** Directions for this task **
Gather every line from the entries below that contains the word "tell", matching case exactly.

** Material supplied **
_____

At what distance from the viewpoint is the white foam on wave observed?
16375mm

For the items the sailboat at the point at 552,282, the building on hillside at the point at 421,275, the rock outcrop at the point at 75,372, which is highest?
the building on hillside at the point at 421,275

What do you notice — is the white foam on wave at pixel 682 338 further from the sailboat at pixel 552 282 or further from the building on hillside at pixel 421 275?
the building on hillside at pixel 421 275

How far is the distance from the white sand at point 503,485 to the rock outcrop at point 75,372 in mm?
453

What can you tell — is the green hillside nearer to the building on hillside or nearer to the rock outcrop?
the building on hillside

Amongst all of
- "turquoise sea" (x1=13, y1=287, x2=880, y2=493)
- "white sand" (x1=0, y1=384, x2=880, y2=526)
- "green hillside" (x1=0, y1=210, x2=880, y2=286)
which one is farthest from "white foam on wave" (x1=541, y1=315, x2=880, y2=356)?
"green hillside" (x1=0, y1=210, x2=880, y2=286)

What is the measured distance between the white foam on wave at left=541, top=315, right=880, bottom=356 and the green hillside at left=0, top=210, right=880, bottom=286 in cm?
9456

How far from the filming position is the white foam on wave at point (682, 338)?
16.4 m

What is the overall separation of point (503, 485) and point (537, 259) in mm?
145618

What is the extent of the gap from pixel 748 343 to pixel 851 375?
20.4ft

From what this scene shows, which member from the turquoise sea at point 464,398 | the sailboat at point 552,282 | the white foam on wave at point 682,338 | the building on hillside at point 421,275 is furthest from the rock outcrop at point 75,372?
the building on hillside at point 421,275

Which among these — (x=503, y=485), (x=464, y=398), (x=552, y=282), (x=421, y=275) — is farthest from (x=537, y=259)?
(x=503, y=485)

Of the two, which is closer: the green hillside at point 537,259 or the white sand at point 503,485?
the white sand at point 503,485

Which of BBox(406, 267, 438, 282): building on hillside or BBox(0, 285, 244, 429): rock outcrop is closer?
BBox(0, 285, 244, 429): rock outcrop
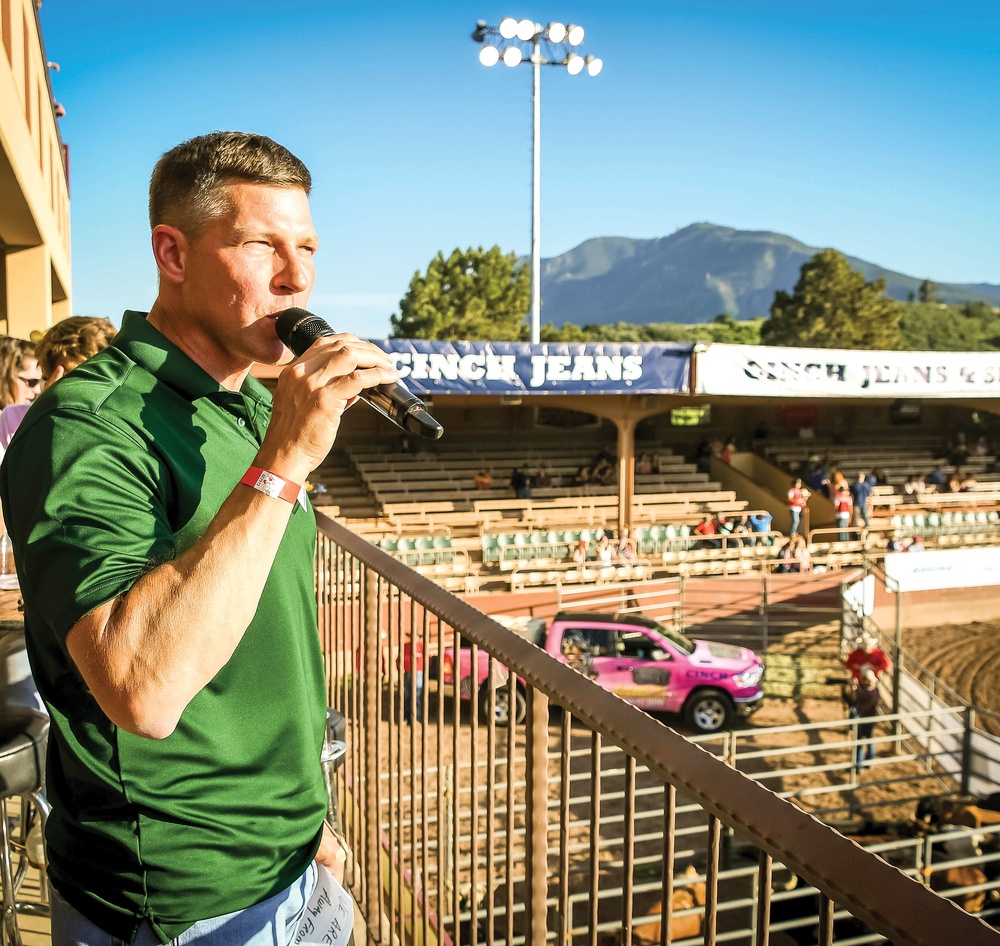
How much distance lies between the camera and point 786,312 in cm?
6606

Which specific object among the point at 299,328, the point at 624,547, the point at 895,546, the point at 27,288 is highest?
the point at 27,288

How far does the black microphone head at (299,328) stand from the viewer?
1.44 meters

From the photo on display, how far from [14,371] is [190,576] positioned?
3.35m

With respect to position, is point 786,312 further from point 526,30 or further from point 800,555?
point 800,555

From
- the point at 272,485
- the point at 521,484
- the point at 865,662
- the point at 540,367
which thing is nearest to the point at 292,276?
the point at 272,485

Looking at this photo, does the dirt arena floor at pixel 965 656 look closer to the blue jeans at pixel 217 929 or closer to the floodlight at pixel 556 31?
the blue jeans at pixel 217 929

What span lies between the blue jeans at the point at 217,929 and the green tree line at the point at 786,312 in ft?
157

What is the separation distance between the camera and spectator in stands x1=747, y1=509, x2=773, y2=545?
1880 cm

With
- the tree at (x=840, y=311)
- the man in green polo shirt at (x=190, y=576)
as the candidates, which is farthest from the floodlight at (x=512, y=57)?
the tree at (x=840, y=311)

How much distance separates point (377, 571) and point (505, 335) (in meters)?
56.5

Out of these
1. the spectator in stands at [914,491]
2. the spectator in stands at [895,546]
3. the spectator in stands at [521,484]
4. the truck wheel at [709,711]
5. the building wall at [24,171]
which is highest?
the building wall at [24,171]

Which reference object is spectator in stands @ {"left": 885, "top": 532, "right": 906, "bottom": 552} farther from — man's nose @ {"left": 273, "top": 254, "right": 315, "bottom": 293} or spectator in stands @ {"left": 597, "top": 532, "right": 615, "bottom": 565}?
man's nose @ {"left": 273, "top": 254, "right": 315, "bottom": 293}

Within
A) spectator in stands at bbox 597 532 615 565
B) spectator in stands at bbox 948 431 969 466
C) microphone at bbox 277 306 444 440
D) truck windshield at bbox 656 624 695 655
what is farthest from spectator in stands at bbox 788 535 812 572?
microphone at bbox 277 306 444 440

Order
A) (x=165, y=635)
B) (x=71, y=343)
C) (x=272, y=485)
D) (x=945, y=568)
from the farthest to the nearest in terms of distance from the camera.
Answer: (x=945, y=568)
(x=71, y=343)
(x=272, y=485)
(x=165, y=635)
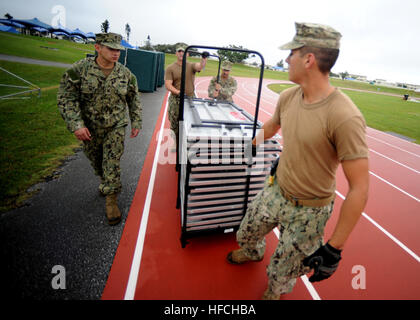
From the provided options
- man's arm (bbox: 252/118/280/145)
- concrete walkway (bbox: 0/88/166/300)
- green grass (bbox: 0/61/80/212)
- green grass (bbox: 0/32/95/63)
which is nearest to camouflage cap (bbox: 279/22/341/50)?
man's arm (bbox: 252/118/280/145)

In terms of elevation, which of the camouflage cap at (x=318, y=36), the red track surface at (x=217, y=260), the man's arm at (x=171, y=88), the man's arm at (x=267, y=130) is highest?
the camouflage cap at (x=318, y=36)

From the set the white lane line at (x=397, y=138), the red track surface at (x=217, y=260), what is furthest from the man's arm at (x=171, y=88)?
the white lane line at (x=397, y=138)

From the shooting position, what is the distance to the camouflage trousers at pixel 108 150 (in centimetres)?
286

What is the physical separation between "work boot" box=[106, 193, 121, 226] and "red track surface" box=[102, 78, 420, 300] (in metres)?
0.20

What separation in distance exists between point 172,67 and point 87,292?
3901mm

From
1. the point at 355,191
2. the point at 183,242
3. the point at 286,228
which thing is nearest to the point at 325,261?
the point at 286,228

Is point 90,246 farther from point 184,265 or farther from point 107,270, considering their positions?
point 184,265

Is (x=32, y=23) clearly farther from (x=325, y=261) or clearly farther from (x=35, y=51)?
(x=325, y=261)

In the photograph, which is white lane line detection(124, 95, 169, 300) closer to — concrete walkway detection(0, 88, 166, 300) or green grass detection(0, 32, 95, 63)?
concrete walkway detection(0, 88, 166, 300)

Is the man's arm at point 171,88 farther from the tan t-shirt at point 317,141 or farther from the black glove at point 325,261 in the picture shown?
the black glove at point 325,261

_____

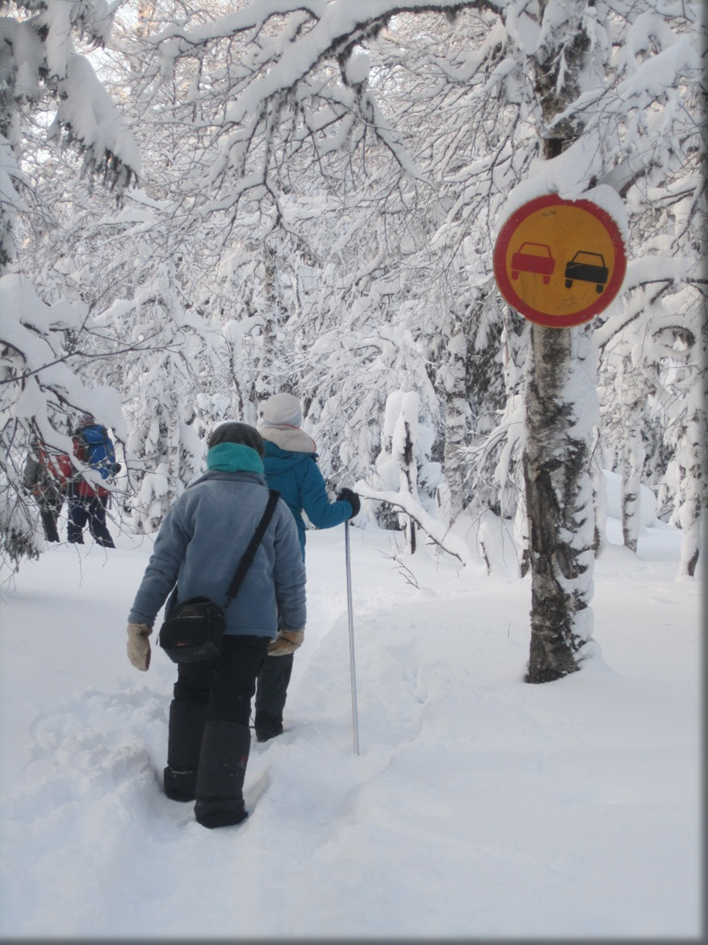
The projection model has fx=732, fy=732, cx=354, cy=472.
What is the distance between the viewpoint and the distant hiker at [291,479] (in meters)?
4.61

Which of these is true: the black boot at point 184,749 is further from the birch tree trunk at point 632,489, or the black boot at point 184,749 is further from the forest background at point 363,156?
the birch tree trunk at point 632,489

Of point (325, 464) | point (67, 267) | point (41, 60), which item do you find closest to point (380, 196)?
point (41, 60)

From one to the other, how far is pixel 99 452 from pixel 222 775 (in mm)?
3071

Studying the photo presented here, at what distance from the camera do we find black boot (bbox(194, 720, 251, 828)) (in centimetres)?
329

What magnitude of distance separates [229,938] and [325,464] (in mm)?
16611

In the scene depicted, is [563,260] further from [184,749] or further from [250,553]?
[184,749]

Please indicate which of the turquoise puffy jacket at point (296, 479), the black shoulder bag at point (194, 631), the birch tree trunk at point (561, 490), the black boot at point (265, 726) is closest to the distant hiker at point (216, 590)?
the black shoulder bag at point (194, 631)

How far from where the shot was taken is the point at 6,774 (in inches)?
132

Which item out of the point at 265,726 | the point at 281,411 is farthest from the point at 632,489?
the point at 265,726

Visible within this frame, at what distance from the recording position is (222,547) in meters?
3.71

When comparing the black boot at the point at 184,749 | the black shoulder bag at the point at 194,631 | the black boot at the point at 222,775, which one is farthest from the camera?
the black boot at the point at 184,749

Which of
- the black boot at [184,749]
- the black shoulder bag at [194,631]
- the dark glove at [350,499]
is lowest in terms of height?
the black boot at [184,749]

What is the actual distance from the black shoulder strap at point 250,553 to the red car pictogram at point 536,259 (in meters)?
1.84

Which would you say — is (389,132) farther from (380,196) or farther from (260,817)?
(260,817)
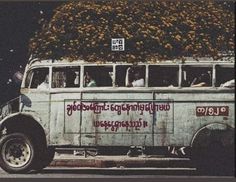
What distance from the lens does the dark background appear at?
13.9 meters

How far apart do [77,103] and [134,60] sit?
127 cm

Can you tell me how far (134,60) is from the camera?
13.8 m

_____

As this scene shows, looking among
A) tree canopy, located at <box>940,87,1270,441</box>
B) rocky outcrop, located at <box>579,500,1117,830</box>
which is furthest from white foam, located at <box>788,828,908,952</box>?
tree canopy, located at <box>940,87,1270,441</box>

_____

** Exercise response **
What can you tell — is the green hillside nearer to the building on hillside or nearer to the rock outcrop?
Can you tell me how far (134,60) is from the camera?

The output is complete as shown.